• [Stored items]
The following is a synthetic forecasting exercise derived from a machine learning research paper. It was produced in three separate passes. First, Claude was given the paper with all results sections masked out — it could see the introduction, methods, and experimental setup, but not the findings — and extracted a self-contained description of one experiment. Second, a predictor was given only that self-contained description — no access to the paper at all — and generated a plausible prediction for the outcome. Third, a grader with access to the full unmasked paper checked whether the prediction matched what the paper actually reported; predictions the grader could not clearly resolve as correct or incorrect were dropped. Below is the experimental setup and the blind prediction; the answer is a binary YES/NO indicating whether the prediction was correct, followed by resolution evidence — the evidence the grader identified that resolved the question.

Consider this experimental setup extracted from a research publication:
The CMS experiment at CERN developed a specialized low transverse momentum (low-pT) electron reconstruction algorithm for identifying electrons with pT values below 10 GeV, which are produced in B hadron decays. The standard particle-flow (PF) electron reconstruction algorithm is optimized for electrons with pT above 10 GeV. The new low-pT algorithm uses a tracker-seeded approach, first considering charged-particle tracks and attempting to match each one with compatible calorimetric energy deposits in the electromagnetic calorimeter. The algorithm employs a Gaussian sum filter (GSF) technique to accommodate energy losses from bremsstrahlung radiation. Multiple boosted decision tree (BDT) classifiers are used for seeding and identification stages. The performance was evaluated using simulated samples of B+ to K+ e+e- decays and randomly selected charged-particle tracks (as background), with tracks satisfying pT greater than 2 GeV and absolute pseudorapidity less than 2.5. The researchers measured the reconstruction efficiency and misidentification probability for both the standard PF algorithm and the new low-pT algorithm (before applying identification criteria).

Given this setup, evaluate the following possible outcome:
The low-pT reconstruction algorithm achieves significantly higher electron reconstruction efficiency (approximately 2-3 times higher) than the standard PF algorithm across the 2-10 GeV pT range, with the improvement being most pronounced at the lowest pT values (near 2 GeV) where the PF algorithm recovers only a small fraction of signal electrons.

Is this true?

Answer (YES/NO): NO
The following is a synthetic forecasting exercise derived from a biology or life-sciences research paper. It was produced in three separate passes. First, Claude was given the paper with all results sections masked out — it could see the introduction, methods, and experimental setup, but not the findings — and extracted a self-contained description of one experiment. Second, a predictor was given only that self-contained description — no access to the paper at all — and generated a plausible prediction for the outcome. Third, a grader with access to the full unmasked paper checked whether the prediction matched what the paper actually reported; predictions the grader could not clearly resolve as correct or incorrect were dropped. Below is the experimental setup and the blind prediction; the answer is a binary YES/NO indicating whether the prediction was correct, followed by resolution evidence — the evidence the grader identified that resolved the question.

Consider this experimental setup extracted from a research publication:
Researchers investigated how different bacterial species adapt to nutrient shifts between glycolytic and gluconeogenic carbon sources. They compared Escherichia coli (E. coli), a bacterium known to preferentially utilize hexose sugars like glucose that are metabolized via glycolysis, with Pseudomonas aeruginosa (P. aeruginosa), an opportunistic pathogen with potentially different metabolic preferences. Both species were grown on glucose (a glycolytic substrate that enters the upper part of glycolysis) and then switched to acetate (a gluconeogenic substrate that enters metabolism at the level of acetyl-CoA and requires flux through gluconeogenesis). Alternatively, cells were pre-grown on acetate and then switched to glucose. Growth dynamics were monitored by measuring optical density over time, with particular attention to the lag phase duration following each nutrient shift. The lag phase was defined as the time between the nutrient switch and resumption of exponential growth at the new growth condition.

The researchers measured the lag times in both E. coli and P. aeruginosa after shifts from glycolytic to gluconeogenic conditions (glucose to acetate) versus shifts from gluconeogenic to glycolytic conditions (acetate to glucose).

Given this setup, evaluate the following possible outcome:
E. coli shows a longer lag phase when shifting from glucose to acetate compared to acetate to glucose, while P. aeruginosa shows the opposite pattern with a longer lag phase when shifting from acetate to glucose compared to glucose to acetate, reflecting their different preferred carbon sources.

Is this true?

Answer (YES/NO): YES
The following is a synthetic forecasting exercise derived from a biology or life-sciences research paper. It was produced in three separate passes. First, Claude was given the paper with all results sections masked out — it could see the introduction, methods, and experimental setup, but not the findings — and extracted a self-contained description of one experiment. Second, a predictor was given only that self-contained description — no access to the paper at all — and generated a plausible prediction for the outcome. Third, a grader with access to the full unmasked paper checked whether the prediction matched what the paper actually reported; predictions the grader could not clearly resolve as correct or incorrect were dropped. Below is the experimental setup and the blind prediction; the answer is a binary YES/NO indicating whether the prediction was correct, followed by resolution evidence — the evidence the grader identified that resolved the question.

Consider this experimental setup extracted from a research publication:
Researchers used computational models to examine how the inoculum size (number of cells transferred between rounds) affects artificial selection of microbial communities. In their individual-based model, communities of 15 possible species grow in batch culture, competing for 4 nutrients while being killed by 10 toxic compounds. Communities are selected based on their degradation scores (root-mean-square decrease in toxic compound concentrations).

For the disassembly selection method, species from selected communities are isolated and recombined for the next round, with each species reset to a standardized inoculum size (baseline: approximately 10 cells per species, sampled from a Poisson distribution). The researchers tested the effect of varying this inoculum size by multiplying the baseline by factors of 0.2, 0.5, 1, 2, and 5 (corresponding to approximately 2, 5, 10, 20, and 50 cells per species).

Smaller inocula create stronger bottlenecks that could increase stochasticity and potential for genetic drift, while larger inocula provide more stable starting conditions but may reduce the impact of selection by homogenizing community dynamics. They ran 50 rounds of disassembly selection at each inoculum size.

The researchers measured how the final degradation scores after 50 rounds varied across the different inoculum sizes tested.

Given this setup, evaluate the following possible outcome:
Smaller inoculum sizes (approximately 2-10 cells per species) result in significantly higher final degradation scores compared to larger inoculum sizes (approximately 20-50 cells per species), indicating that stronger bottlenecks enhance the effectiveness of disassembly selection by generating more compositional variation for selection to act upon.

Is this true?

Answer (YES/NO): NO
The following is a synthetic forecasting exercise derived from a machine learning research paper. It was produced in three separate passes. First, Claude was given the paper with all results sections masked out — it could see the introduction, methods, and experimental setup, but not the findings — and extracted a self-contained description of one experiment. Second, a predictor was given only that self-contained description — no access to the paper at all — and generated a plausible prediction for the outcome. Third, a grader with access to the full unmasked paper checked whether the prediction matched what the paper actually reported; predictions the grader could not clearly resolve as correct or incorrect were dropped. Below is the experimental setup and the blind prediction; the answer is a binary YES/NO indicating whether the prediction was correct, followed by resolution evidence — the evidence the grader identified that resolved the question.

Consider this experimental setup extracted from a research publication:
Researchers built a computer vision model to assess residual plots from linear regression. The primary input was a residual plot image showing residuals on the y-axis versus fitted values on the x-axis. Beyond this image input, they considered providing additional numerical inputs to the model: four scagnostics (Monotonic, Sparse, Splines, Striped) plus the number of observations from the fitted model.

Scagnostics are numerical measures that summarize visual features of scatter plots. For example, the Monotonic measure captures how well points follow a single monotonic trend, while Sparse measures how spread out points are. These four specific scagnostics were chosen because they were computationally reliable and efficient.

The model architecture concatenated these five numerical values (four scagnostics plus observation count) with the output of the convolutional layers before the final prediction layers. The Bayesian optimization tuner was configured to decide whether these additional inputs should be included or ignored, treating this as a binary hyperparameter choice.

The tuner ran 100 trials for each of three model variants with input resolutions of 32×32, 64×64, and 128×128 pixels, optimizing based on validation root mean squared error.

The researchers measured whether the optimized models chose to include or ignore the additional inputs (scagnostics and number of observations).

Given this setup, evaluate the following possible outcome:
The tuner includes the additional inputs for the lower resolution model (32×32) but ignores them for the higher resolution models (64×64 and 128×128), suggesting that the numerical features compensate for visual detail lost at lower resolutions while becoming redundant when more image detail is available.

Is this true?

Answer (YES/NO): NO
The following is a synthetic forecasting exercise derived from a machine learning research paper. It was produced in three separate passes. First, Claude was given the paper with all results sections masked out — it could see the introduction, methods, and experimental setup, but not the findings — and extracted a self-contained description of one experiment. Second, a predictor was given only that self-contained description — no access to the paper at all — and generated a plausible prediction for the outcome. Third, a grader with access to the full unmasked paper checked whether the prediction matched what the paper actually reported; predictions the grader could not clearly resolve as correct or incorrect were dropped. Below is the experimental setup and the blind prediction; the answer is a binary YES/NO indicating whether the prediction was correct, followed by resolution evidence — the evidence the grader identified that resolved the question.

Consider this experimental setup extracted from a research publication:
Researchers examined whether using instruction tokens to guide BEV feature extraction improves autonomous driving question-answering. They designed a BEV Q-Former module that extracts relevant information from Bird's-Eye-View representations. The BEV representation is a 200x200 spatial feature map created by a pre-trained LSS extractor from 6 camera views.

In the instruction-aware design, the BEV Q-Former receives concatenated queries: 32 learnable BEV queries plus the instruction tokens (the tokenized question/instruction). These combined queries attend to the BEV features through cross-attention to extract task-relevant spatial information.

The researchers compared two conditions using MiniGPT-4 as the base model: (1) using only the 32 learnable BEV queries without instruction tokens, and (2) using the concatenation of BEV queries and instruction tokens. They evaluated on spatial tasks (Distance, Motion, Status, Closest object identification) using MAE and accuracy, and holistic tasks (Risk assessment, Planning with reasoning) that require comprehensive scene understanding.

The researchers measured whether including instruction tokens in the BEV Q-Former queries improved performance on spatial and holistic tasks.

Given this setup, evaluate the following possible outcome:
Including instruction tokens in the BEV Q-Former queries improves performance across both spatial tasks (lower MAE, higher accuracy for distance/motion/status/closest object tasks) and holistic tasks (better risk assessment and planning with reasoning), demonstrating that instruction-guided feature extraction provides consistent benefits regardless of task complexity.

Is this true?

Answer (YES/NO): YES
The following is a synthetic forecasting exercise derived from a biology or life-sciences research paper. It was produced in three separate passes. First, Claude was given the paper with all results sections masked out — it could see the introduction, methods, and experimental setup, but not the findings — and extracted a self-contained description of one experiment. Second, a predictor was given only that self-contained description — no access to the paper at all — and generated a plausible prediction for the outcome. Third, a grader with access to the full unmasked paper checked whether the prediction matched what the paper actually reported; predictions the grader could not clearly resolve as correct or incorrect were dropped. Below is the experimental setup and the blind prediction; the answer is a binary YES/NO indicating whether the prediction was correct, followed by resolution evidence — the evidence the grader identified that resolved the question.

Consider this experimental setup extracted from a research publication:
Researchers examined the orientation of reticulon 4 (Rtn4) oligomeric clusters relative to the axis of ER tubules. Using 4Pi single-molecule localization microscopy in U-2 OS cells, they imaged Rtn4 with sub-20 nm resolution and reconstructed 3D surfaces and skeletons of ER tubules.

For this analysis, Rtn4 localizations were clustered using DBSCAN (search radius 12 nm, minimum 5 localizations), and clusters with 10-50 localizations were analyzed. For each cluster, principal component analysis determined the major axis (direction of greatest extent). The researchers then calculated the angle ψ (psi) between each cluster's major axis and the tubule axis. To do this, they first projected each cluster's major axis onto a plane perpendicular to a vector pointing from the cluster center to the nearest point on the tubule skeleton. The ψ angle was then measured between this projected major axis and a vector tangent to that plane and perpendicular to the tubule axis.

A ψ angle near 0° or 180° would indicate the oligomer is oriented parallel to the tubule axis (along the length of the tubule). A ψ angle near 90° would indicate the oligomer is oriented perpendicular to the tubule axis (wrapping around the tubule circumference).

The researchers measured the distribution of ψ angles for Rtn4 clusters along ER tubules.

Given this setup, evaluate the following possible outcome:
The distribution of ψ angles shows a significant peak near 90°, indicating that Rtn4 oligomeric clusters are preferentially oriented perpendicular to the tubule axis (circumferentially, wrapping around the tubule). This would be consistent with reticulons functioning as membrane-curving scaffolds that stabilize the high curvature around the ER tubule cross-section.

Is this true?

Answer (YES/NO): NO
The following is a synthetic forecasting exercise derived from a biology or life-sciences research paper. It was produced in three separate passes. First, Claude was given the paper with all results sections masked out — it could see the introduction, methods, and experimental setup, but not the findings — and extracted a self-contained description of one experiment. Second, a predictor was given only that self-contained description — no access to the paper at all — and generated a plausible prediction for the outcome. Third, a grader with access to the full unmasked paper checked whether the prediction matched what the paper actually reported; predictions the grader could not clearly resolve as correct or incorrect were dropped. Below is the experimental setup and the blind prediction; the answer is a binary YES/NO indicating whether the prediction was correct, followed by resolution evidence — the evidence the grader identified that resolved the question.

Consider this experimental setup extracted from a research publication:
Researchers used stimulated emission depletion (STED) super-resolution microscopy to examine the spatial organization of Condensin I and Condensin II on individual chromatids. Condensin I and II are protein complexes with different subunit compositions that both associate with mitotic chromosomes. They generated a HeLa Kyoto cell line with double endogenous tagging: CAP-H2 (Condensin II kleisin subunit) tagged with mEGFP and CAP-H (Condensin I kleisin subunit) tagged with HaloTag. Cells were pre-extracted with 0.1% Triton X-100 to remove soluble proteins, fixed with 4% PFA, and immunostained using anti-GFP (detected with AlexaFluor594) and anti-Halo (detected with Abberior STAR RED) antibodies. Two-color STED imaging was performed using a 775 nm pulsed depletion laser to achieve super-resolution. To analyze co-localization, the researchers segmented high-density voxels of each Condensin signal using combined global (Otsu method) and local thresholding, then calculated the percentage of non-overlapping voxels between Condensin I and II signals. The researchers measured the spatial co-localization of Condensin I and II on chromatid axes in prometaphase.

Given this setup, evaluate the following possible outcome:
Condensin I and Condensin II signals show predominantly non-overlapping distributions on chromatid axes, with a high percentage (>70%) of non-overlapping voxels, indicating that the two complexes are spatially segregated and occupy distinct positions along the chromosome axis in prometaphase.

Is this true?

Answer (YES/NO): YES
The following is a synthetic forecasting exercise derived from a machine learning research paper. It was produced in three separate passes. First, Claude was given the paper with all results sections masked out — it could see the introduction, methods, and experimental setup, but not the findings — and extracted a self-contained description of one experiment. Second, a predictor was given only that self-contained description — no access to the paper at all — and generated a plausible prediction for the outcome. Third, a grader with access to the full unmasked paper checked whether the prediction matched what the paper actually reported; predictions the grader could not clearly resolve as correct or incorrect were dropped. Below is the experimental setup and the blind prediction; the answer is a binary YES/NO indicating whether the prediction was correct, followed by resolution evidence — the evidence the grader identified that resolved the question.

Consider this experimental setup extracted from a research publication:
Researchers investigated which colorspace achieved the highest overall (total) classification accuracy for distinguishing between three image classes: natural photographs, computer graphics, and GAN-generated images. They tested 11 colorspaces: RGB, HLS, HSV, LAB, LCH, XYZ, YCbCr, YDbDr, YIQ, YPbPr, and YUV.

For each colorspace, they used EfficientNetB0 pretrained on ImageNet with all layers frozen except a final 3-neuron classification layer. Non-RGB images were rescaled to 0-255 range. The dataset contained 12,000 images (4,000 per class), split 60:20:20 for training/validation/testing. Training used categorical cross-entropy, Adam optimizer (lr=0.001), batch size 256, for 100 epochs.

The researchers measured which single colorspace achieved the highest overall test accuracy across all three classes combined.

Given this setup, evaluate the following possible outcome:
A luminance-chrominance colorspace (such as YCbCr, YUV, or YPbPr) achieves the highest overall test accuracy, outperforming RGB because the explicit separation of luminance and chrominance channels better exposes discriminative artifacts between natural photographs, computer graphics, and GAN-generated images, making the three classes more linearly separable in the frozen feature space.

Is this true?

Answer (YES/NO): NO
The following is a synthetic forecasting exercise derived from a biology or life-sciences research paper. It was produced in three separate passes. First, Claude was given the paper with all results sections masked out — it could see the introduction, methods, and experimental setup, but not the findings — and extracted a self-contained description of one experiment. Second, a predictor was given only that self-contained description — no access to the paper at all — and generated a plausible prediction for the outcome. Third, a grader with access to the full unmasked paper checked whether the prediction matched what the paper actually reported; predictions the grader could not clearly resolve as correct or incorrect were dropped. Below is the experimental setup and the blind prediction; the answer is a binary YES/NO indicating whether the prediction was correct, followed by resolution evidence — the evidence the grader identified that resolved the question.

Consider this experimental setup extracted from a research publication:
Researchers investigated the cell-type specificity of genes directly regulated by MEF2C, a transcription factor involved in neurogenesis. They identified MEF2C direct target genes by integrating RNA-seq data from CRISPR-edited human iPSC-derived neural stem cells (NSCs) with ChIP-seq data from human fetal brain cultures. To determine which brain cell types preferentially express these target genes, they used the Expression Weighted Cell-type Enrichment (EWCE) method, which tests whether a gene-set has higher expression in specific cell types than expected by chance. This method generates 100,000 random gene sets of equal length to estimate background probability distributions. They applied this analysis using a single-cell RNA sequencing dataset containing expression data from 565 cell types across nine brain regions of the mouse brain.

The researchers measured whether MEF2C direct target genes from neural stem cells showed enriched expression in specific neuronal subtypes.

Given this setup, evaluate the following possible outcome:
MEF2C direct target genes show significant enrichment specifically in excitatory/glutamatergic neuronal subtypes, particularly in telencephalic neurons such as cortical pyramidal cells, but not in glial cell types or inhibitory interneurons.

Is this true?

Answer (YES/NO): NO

• [WHAT THIS TASK INVOLVES] Gather each line in the entries above where the string "Monotonic" is found.

• [ANSWER BOX]
Researchers built a computer vision model to assess residual plots from linear regression. The primary input was a residual plot image showing residuals on the y-axis versus fitted values on the x-axis. Beyond this image input, they considered providing additional numerical inputs to the model: four scagnostics (Monotonic, Sparse, Splines, Striped) plus the number of observations from the fitted model.
Scagnostics are numerical measures that summarize visual features of scatter plots. For example, the Monotonic measure captures how well points follow a single monotonic trend, while Sparse measures how spread out points are. These four specific scagnostics were chosen because they were computationally reliable and efficient.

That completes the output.